What to do>
Could you write out the listing below again, exactly?

________________

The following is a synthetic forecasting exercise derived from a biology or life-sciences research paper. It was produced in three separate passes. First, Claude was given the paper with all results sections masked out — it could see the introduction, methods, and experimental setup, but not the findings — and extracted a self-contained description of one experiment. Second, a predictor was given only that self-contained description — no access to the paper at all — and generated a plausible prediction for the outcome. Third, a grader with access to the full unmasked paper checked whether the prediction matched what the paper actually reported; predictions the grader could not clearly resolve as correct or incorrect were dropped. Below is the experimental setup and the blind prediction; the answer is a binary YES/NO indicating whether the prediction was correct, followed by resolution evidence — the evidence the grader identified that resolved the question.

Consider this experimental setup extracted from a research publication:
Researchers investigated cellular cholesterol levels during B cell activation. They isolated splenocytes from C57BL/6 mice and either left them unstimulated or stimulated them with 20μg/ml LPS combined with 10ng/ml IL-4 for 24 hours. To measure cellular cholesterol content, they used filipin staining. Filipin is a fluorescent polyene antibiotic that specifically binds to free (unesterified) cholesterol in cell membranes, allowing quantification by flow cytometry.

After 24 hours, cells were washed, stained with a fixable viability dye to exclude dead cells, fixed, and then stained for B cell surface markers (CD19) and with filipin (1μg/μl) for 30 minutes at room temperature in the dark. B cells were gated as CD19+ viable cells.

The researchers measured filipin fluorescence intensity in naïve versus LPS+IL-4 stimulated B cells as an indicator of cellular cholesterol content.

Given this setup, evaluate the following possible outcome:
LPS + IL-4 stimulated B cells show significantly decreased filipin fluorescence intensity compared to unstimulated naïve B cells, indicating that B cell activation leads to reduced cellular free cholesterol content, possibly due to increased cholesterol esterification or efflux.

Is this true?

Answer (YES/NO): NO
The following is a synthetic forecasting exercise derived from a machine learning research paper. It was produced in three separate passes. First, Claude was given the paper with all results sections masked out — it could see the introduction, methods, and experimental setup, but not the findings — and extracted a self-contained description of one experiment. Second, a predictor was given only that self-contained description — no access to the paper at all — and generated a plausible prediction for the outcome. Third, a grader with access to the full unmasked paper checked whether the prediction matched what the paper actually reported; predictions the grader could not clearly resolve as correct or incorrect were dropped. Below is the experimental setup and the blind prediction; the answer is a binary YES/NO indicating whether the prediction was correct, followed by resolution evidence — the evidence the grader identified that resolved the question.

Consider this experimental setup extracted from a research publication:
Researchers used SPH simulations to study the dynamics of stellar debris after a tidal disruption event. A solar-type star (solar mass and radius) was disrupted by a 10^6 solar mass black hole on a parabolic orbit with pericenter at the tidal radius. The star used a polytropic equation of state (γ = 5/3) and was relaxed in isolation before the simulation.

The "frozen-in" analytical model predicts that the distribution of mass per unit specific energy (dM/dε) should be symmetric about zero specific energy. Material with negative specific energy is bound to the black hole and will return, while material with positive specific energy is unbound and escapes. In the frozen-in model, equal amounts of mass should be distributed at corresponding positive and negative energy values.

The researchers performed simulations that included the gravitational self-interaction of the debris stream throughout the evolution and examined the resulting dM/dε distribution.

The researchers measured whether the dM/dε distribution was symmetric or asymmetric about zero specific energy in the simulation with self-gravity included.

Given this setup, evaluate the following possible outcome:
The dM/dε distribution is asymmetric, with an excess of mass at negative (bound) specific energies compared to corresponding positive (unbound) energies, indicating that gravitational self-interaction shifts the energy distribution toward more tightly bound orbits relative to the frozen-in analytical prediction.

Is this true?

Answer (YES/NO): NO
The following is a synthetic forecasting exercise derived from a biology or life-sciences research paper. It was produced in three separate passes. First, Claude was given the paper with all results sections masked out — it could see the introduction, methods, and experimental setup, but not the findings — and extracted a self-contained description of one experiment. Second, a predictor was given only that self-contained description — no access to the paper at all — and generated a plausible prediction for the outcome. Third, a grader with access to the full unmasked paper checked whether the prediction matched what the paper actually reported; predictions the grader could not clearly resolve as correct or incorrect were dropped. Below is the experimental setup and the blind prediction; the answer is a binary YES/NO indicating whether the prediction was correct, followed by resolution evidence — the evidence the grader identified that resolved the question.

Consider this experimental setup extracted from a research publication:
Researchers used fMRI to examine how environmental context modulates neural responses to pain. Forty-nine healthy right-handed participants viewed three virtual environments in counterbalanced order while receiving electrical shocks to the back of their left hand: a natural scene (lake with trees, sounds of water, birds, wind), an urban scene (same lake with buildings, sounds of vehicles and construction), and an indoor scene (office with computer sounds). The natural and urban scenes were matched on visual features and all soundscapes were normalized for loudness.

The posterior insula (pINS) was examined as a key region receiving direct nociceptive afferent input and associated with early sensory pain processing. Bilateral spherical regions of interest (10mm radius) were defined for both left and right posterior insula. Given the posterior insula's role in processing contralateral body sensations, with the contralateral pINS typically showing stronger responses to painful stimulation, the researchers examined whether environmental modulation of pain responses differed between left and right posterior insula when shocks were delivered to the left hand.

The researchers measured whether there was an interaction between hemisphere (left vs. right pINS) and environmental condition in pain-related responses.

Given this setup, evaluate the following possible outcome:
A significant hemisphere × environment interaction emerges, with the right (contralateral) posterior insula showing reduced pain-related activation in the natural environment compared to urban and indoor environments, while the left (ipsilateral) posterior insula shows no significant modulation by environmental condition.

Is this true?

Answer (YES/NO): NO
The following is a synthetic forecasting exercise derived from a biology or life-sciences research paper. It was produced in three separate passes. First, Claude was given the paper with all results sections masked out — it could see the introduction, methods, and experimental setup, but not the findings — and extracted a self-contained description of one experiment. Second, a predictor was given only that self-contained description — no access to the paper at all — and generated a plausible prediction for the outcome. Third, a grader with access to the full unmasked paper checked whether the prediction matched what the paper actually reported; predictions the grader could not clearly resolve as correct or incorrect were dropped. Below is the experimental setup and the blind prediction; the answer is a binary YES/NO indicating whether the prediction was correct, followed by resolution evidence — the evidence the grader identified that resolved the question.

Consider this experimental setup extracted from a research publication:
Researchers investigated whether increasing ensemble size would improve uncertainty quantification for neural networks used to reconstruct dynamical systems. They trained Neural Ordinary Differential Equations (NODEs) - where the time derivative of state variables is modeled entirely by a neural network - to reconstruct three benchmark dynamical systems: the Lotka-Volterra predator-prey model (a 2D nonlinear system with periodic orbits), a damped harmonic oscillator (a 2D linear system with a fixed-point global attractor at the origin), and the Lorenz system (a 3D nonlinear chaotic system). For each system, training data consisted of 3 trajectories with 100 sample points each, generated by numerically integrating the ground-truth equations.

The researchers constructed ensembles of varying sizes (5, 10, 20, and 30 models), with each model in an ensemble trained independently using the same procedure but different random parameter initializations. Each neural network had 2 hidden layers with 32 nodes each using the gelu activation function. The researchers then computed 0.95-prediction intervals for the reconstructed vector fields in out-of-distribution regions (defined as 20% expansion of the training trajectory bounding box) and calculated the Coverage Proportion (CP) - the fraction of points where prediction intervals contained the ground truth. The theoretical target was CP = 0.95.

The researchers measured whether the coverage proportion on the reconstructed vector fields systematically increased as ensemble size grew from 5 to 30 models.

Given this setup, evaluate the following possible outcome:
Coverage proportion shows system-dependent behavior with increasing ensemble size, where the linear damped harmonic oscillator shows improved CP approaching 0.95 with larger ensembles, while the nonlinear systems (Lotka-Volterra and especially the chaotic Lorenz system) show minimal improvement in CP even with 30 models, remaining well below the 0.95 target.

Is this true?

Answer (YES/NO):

________________

Worked solution>
The following is a synthetic forecasting exercise derived from a biology or life-sciences research paper. It was produced in three separate passes. First, Claude was given the paper with all results sections masked out — it could see the introduction, methods, and experimental setup, but not the findings — and extracted a self-contained description of one experiment. Second, a predictor was given only that self-contained description — no access to the paper at all — and generated a plausible prediction for the outcome. Third, a grader with access to the full unmasked paper checked whether the prediction matched what the paper actually reported; predictions the grader could not clearly resolve as correct or incorrect were dropped. Below is the experimental setup and the blind prediction; the answer is a binary YES/NO indicating whether the prediction was correct, followed by resolution evidence — the evidence the grader identified that resolved the question.

Consider this experimental setup extracted from a research publication:
Researchers investigated cellular cholesterol levels during B cell activation. They isolated splenocytes from C57BL/6 mice and either left them unstimulated or stimulated them with 20μg/ml LPS combined with 10ng/ml IL-4 for 24 hours. To measure cellular cholesterol content, they used filipin staining. Filipin is a fluorescent polyene antibiotic that specifically binds to free (unesterified) cholesterol in cell membranes, allowing quantification by flow cytometry.

After 24 hours, cells were washed, stained with a fixable viability dye to exclude dead cells, fixed, and then stained for B cell surface markers (CD19) and with filipin (1μg/μl) for 30 minutes at room temperature in the dark. B cells were gated as CD19+ viable cells.

The researchers measured filipin fluorescence intensity in naïve versus LPS+IL-4 stimulated B cells as an indicator of cellular cholesterol content.

Given this setup, evaluate the following possible outcome:
LPS + IL-4 stimulated B cells show significantly decreased filipin fluorescence intensity compared to unstimulated naïve B cells, indicating that B cell activation leads to reduced cellular free cholesterol content, possibly due to increased cholesterol esterification or efflux.

Is this true?

Answer (YES/NO): NO
The following is a synthetic forecasting exercise derived from a machine learning research paper. It was produced in three separate passes. First, Claude was given the paper with all results sections masked out — it could see the introduction, methods, and experimental setup, but not the findings — and extracted a self-contained description of one experiment. Second, a predictor was given only that self-contained description — no access to the paper at all — and generated a plausible prediction for the outcome. Third, a grader with access to the full unmasked paper checked whether the prediction matched what the paper actually reported; predictions the grader could not clearly resolve as correct or incorrect were dropped. Below is the experimental setup and the blind prediction; the answer is a binary YES/NO indicating whether the prediction was correct, followed by resolution evidence — the evidence the grader identified that resolved the question.

Consider this experimental setup extracted from a research publication:
Researchers used SPH simulations to study the dynamics of stellar debris after a tidal disruption event. A solar-type star (solar mass and radius) was disrupted by a 10^6 solar mass black hole on a parabolic orbit with pericenter at the tidal radius. The star used a polytropic equation of state (γ = 5/3) and was relaxed in isolation before the simulation.

The "frozen-in" analytical model predicts that the distribution of mass per unit specific energy (dM/dε) should be symmetric about zero specific energy. Material with negative specific energy is bound to the black hole and will return, while material with positive specific energy is unbound and escapes. In the frozen-in model, equal amounts of mass should be distributed at corresponding positive and negative energy values.

The researchers performed simulations that included the gravitational self-interaction of the debris stream throughout the evolution and examined the resulting dM/dε distribution.

The researchers measured whether the dM/dε distribution was symmetric or asymmetric about zero specific energy in the simulation with self-gravity included.

Given this setup, evaluate the following possible outcome:
The dM/dε distribution is asymmetric, with an excess of mass at negative (bound) specific energies compared to corresponding positive (unbound) energies, indicating that gravitational self-interaction shifts the energy distribution toward more tightly bound orbits relative to the frozen-in analytical prediction.

Is this true?

Answer (YES/NO): NO
The following is a synthetic forecasting exercise derived from a biology or life-sciences research paper. It was produced in three separate passes. First, Claude was given the paper with all results sections masked out — it could see the introduction, methods, and experimental setup, but not the findings — and extracted a self-contained description of one experiment. Second, a predictor was given only that self-contained description — no access to the paper at all — and generated a plausible prediction for the outcome. Third, a grader with access to the full unmasked paper checked whether the prediction matched what the paper actually reported; predictions the grader could not clearly resolve as correct or incorrect were dropped. Below is the experimental setup and the blind prediction; the answer is a binary YES/NO indicating whether the prediction was correct, followed by resolution evidence — the evidence the grader identified that resolved the question.

Consider this experimental setup extracted from a research publication:
Researchers used fMRI to examine how environmental context modulates neural responses to pain. Forty-nine healthy right-handed participants viewed three virtual environments in counterbalanced order while receiving electrical shocks to the back of their left hand: a natural scene (lake with trees, sounds of water, birds, wind), an urban scene (same lake with buildings, sounds of vehicles and construction), and an indoor scene (office with computer sounds). The natural and urban scenes were matched on visual features and all soundscapes were normalized for loudness.

The posterior insula (pINS) was examined as a key region receiving direct nociceptive afferent input and associated with early sensory pain processing. Bilateral spherical regions of interest (10mm radius) were defined for both left and right posterior insula. Given the posterior insula's role in processing contralateral body sensations, with the contralateral pINS typically showing stronger responses to painful stimulation, the researchers examined whether environmental modulation of pain responses differed between left and right posterior insula when shocks were delivered to the left hand.

The researchers measured whether there was an interaction between hemisphere (left vs. right pINS) and environmental condition in pain-related responses.

Given this setup, evaluate the following possible outcome:
A significant hemisphere × environment interaction emerges, with the right (contralateral) posterior insula showing reduced pain-related activation in the natural environment compared to urban and indoor environments, while the left (ipsilateral) posterior insula shows no significant modulation by environmental condition.

Is this true?

Answer (YES/NO): NO
The following is a synthetic forecasting exercise derived from a biology or life-sciences research paper. It was produced in three separate passes. First, Claude was given the paper with all results sections masked out — it could see the introduction, methods, and experimental setup, but not the findings — and extracted a self-contained description of one experiment. Second, a predictor was given only that self-contained description — no access to the paper at all — and generated a plausible prediction for the outcome. Third, a grader with access to the full unmasked paper checked whether the prediction matched what the paper actually reported; predictions the grader could not clearly resolve as correct or incorrect were dropped. Below is the experimental setup and the blind prediction; the answer is a binary YES/NO indicating whether the prediction was correct, followed by resolution evidence — the evidence the grader identified that resolved the question.

Consider this experimental setup extracted from a research publication:
Researchers investigated whether increasing ensemble size would improve uncertainty quantification for neural networks used to reconstruct dynamical systems. They trained Neural Ordinary Differential Equations (NODEs) - where the time derivative of state variables is modeled entirely by a neural network - to reconstruct three benchmark dynamical systems: the Lotka-Volterra predator-prey model (a 2D nonlinear system with periodic orbits), a damped harmonic oscillator (a 2D linear system with a fixed-point global attractor at the origin), and the Lorenz system (a 3D nonlinear chaotic system). For each system, training data consisted of 3 trajectories with 100 sample points each, generated by numerically integrating the ground-truth equations.

The researchers constructed ensembles of varying sizes (5, 10, 20, and 30 models), with each model in an ensemble trained independently using the same procedure but different random parameter initializations. Each neural network had 2 hidden layers with 32 nodes each using the gelu activation function. The researchers then computed 0.95-prediction intervals for the reconstructed vector fields in out-of-distribution regions (defined as 20% expansion of the training trajectory bounding box) and calculated the Coverage Proportion (CP) - the fraction of points where prediction intervals contained the ground truth. The theoretical target was CP = 0.95.

The researchers measured whether the coverage proportion on the reconstructed vector fields systematically increased as ensemble size grew from 5 to 30 models.

Given this setup, evaluate the following possible outcome:
Coverage proportion shows system-dependent behavior with increasing ensemble size, where the linear damped harmonic oscillator shows improved CP approaching 0.95 with larger ensembles, while the nonlinear systems (Lotka-Volterra and especially the chaotic Lorenz system) show minimal improvement in CP even with 30 models, remaining well below the 0.95 target.

Is this true?

Answer (YES/NO):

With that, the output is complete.